Pilot Peak cutthroats were first noticed spawning naturally up the lower river in spring 2014. They returned in spring 2015, with the U.S. Fish and Wildlife Service counting 85 adult fish swimming upstream from the lake to dig spawning nests as far as three miles upriver. The agency documented about 1,000 newly hatched baby cutthroats swimming in the river but suspect tens of thousands more may have hatched in what was enthusiastically described as a long-awaited “wild reproductive event.”

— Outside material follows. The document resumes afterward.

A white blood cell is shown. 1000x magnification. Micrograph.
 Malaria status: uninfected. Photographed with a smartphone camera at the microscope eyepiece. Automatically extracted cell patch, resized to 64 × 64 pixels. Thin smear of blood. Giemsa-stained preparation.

Two successful spawns were deemed remarkable in part due to a drought that lessened river flows far below normal levels, mounting a challenge for the fish. Flows are still expected to be low this spring, but again experts are expecting a successful spawn of the world’s largest inland cutthroat trout.
“We do expect to see some cutthroats coming up soon,” says Lisa Heki, complex manager of U.S. Fish and Wildlife’s Lahontan National Fish Hatchery, where Pilot Peak cutthroats were raised prior to their Pyramid Lake release.
Heki described the spawn as one of the most exciting events in her career as a fisheries biologist.
“To see them coming back to reproduce naturally in their home waters is really remarkable,” Heki says. “They are back and now naturally reproducing. It’s just a remarkable conservation story.”
A wild trout caught in the stretch of the Truckee renovated by the Nature Conservancy, photo by Doug Ouellette
A River Reborn
Standing beside the river at McCarran Ranch one February afternoon, the Nature Conservancy’s Hazelwood regarded a place transformed.
Just a decade ago, in 2006, the river surged through its newly dug and re-routed channel. It was a stark landscape of freshly turned earth and barren rocks, to a large degree devoid of trees and other vegetation. Reborn, perhaps, but raw.
Time has softened the place. The river flows gracefully through groves of willows and cottonwood trees, bare in winter but about to turn green with the life of spring. The river’s waters gurgle noisily through rocks in a healthy whitewater dance.
And if all these changes are good for fish and wildlife, good for recreation and good for the land, there is undeniably a spiritual element as well.
“It is moving,” Hazelwood says. “Rivers are resilient. You give them a little help and they take off.
“It is becoming what it used to be.”
Truckee Project Map showing locations of the various restoration sites on the lower Truckee River, courtesy the Nature Conservancy
Jeff DeLong is a freelance writer based in Incline Village.